Irawan menjelaskan bahwa dialog ini merupakan respons atas undangan dari Brasil selaku Presidensi COP30, yang meminta kontribusi input para pihak dalam proses penyusunan kedua peta jalan. Inisiatif ini merupakan tindak lanjut dari COP30 di Belem, Brasil pada tahun 2025, di mana Brasil mengumumkan pengembangan dua Peta Jalan Utama: Transisi Menuju Ekonomi Bebas Bahan Bakar Fosil secara Adil, Tertib, dan Merata, serta Peta Jalan Hutan dan Iklim untuk Menghentikan dan Membalikkan Deforestasi pada Tahun 2030.

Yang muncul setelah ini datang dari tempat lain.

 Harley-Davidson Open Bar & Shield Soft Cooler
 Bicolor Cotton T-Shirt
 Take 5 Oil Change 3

Kebijakan Berdasarkan Kondisi Nasional
Untuk Peta Jalan TAFF, meskipun Indonesia berkomitmen pada agenda global, tidak ada formula yang dapat sesuai dengan semua negara (one fits for all). Proses transisi harus bersifat nationally determined atau mempertimbangkan kondisi nasional, termasuk tingkat ketergantungan terhadap energi fosil, agar tidak mengganggu pembangunan dan stabilitas ekonomi nasional. Demikian pula, dalam Peta Jalan Mengurangi dan Membalikkan Deforestasi dan Degradasi Hutan, Indonesia menegaskan pentingnya mempertimbangkan kondisi-kondisi nasional (national circumstance), serta mengutamakan akselerasi aksi dan peningkatan upaya dalam mengurangi emisi gas rumah kaca dari sektor energi dan kehutanan.

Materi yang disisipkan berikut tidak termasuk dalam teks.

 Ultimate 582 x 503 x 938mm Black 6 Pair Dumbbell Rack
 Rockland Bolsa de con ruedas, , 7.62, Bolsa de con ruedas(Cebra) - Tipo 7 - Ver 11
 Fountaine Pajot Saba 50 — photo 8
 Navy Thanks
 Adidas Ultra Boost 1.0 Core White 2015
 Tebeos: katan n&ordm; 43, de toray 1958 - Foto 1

Hal ini telah dilakukan sejak ditetapkannya Decision 1/CMA 5 hasil COP29 di Dubai pada 2023, melalui penguatan kebijakan dan kolaborasi lintas sektor. Irawan menekankan bahwa pendekatan ini memastikan kebijakan yang diambil selaras dengan target pembangunan nasional dan komitmen penurunan emisi yang telah ditetapkan.
Penyusunan Draf dan Koordinasi Lintas Sektor
Sebagai tindak lanjut, KLH/BPLH akan menyusun kerangka masukan atau draf konsep peta jalan bersama-sama dengan Kementerian Energi dan Sumber Daya Mineral (ESDM) selaku pengampu bidang energi dan Kementerian Kehutanan (Kemenhut) selaku pengampu bidang kehutanan. Dokumen final nantinya akan disampaikan kepada Presidensi COP30 Brasil dan menjadi landasan posisi nasional Indonesia pada konferensi iklim internasional mendatang, termasuk COP31 UNFCCC pada November 2026 di Antalya, Turki.

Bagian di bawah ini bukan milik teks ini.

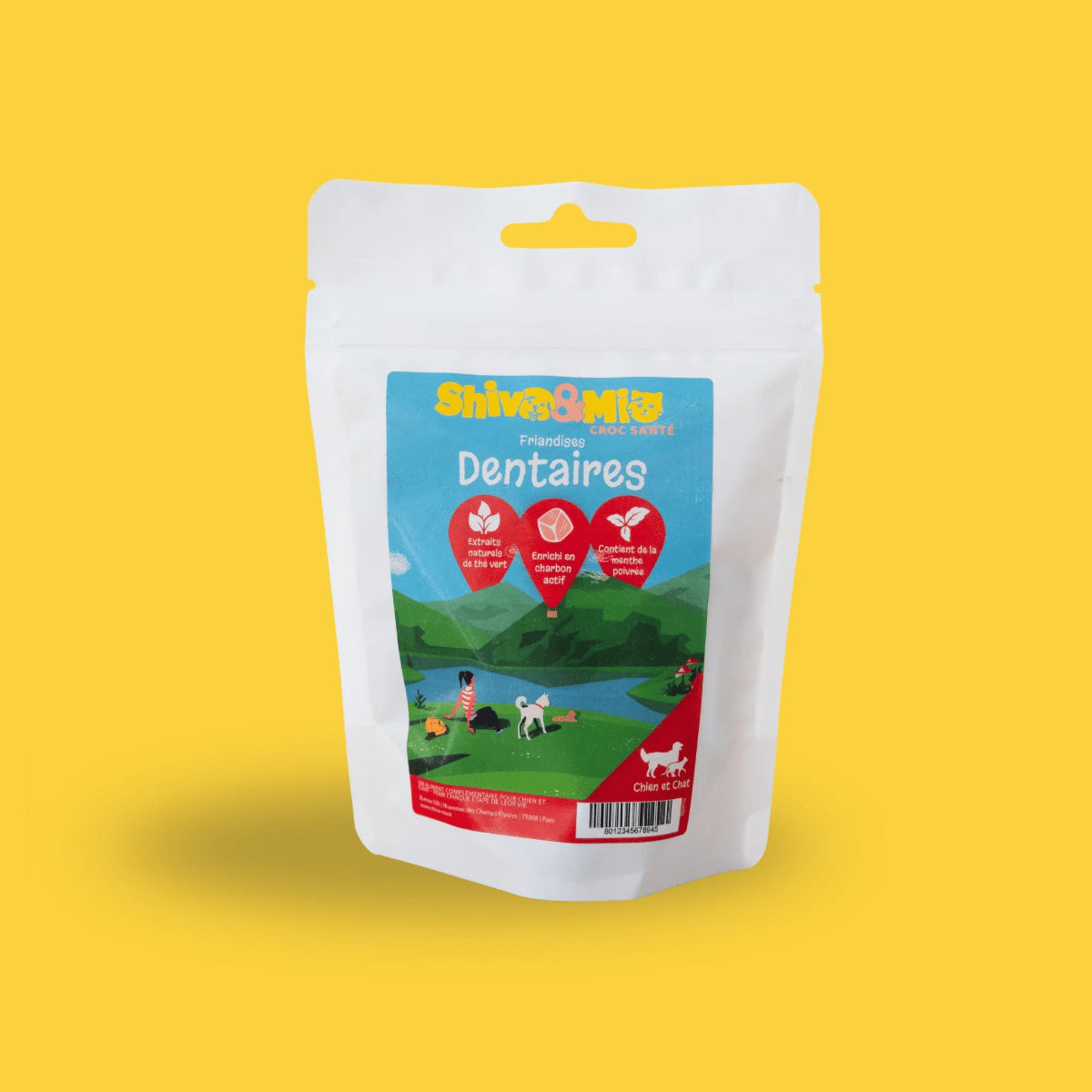 Friandise dentaire pour chien et chat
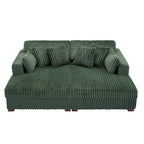 DREAMSIDEA Übergroßes modulares Ecksofa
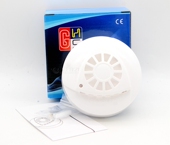 203HC 温度感应器 防盗 报警器 有线联网型温感探测器 海曼HM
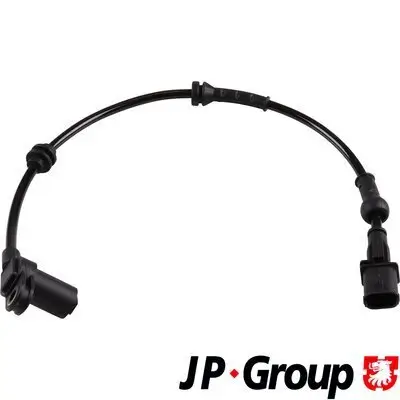 Sensor, Raddrehzahl Vorderachse links Vorderachse rechts JP GROUP 1297102900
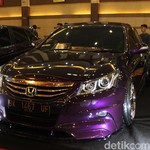 Asyik! Bisa Nobar di Bagasi Belakang Honda Accord Ini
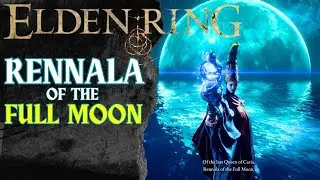 Rennala, Queen of the Full Moon Elden Ring | Part 7 Walkthrough First Time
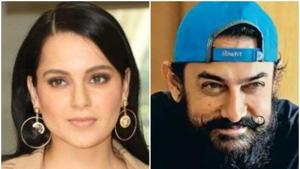 Kangana Ranaut and Aamir Khan’s differing political views soured their relationship, according to Rangoli Chandel. Kangana Ranaut and Aamir Khan’s differing political views soured their relationship, according to Rangoli Chandel.
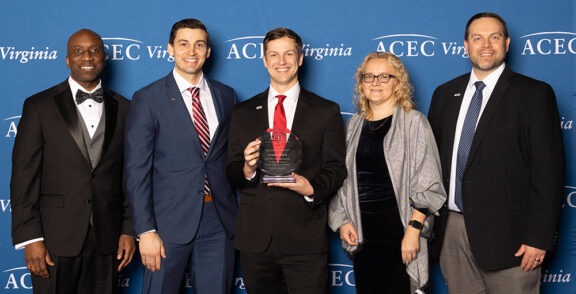 Haley & Aldrich engineers win two ACEC awards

Proses penyusunan ini akan melibatkan berbagai pemangku kepentingan, seperti akademisi, pelaku usaha, dan organisasi masyarakat sipil, untuk memastikan dokumen yang dihasilkan bersifat komprehensif dan dapat diimplementasikan di lapangan. Koordinasi lintas sektor akan diperkuat agar setiap kebijakan dapat berjalan efektif dalam mendukung transisi energi dan pengendalian deforestasi, sekaligus menjaga kedaulatan energi nasional dan kepentingan sektor kehutanan.